TEKS SUMBER.
-------

Saya ingat, mini album kedua Hoppipolla dirilis hari itu. Bisa dipastikan saya tidak akan on time mengikuti perilisan album yang diberi judul And Then There Was Us itu. Tidak apa. Sepulang ngajar saja.


Tentang kambeknya Hoppipolla kali ini, saya sengaja menghindari spoiler dalam bentuk apa pun. Kalo pun kebetulan lewat di feed IG, saya cepet-cepetin biar tidak terbaca atau terdengar telinga saya. Lucu. Saya berharap dengan melakukan itu, saya akan mendapatkan efek surprise yang luar biasa dari lagu-lagu baru Hoppipolla nantinya. Iya, saya se-niat itu. Karena Hoppipolla spesial di mata saya, karena saya lebih dari percaya Hoppipolla tidak akan mengecewakan harapan saya.


Saya nih nunggu banget kambek-nya tapi di sisi lain mati-matian enggak mau tau gimana step by step menuju rilis album. Dasar aneh ya saya ㅋㅋㅋ


Saya ingin mendapatkan reaksi yang pure dari mendengarkan lagu-lagu dari mini album kedua Hoppipolla ini, anggaplah saya sedang mencoba untuk semakin menguatkan pendapat saya bahwa lagu-lagunya Hoppipolla adalah magic, adalah kunci-kunci yang bisa membuka pintu-pintu ruangan yang menyimpan rahasia-rahasia terdalam kita. Bahwa kita tidak mesti harus menjadi fans untuk mengakui sebagus itu lagu-lagu band yang terbentuk melalui ajang Superband jtbc ini.

-------

CUPLIKAN DATA.
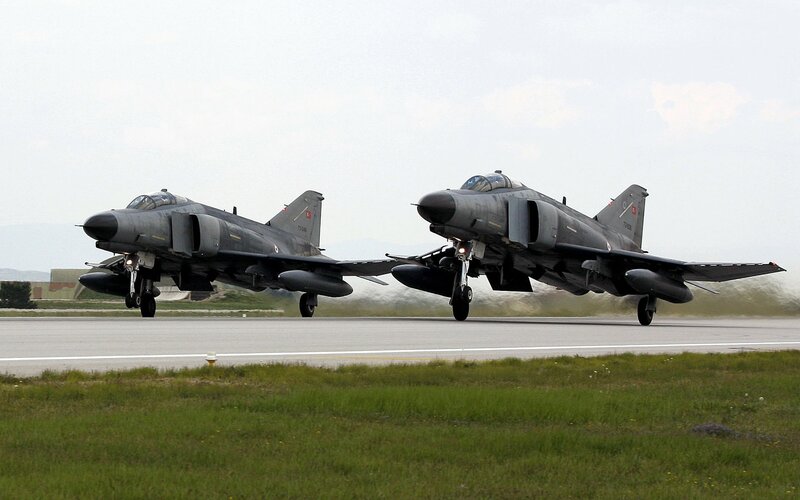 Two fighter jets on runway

-------

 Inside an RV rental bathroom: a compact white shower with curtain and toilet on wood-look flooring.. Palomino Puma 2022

-------

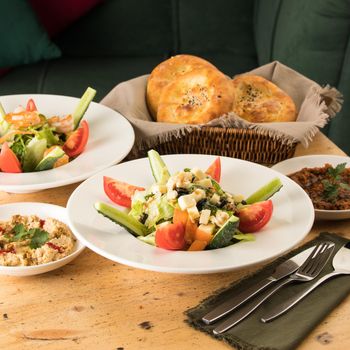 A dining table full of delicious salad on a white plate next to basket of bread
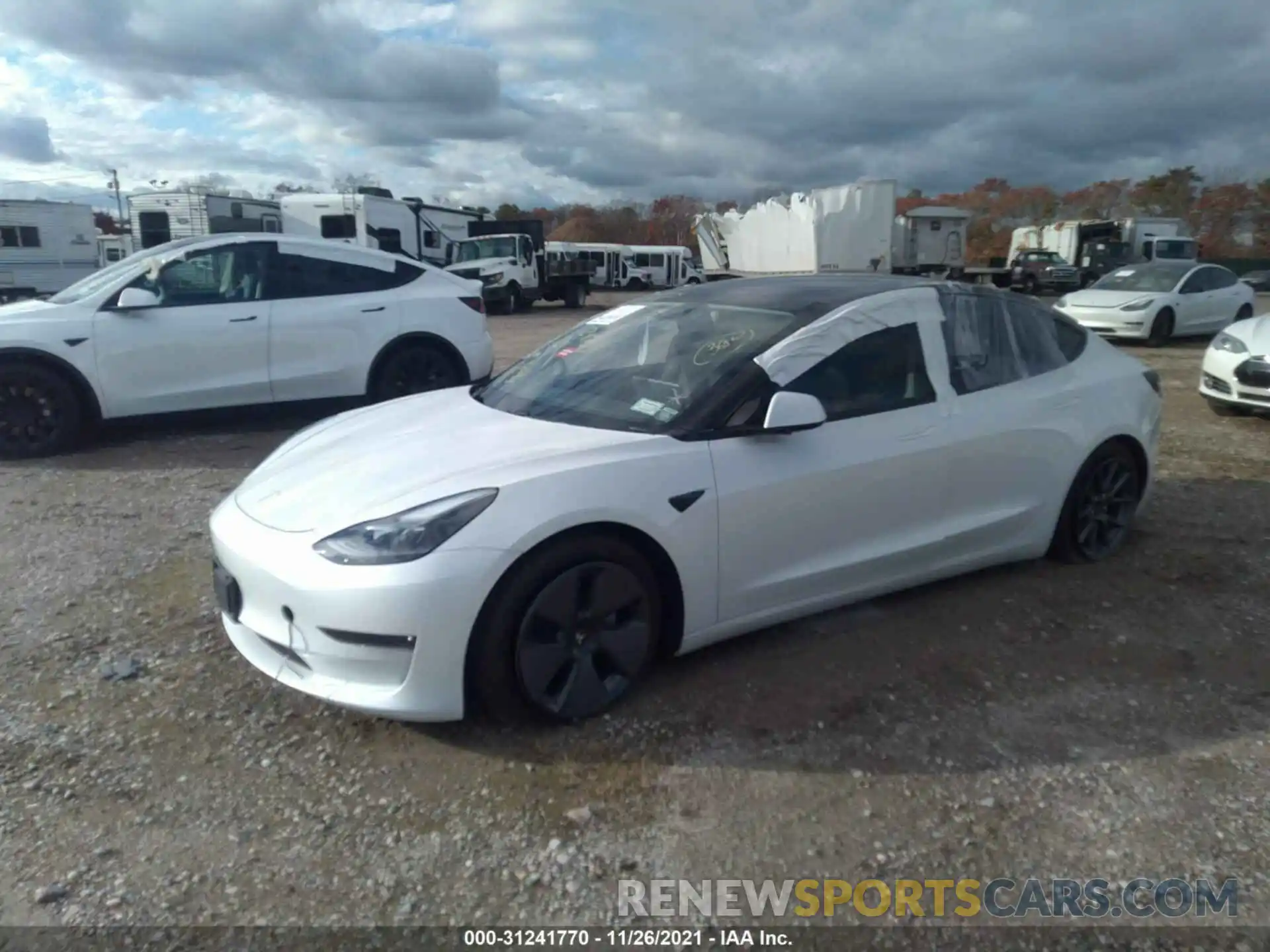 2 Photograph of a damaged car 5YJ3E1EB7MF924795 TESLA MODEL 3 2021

-------

PERINTAH TUGAS. Lanjutkan tulisan tentang penantian mini album kedua Hoppipolla, mulai setelah kalimat terakhir yang ditampilkan.

JAWABAN TUGAS.
Oh iya, saya sempet (enggak sengaja) kena cipratan audio snippet track nomor 2, The Love. Nggak pake ba bi bu, hanya beberapa detik potongan The Love sudah berhasil bikin saya pengen nangis. Padahal tau liriknya aja kagak, hanya bermodal  suara memelasnya Hyunsang diiringi petikan gitarnya Young-so. .


Pukul sembilan malam, saya tiba di rumah. Setengah bergegas mencari spot jaringan bagus. FYI, rumah saya terletak di satu kecamatan nun jauh di salah satu kabupaten di pulau berbentuk K, Sulawesi. Kecamatan yang menjadi bagian satu pulau kecil yang hanya berbentuk satu titik kecil di peta Indonesia. Kondisi jaringan internet di sini sangat mengharukan (baca; sekarat). Untuk di rumah saya, tangkapan jaringan yang bagus hanya ada di titik tertentu. Jadiiii, saya butuh perjuangan maksimal agar bisa mendengarkan full mini album Hoppipolla HAHAHAHA.


Dan ketemulah saya dengan 너의 바다(Ocean) yang menjadi track utama album And Then There Was Us.



Bagaimana rasanya?


....


      rasanya....


Rasanya seperti bertemu teman lama. Teman yang sudah lama membersamaimu, yang acapkali kamu lupakan keberadaannya, tetapi dia tetap di sana, mengawasimu, mendoakanmu, memelukmu dalam hening yang suara-nya hanya bisa dipahami oleh kalian berdua.


Teman itu, dirimu sendiri.


Saya menangis. Diam-diam. Sendirian.


Ocean terdengar sangat personal di telinga saya. Ada kesedihan yang begitu intim dan sendu. Tetapi ini bukan sejenis patah hati.


Pernah nggak sih ngerasain sedih dan menangis tapi itu nggak bikin kamu terlihat seperti orang depresi? Lebih ke yang merasa lega aja. Karena menangis tidak melulu bergandengan hal-hal yang menyakitkan, iya kan?


Itulah first impression saya terhadap Ocean.




And Then There Was Us yang merupakan mini album kedua Hoppipolla terdiri dari 8 track. Saya nih bingung mau bahas album secara keseluruhan atau per track nya? Oiya, saya bahasinnya lagi-lagi enggak pake term of music ya—saya nggak tau apa-apa soal itu. Saya menulis ini dari sudut pandang pendengar lagu-nya Hoppipolla saja. So, bear with me, ok?


track 1, Where Is


Saya merinding denger track pembuka album ini. Aransemen dan liriknya—dua-duanya bikin merinding.


“... we are face without desire.”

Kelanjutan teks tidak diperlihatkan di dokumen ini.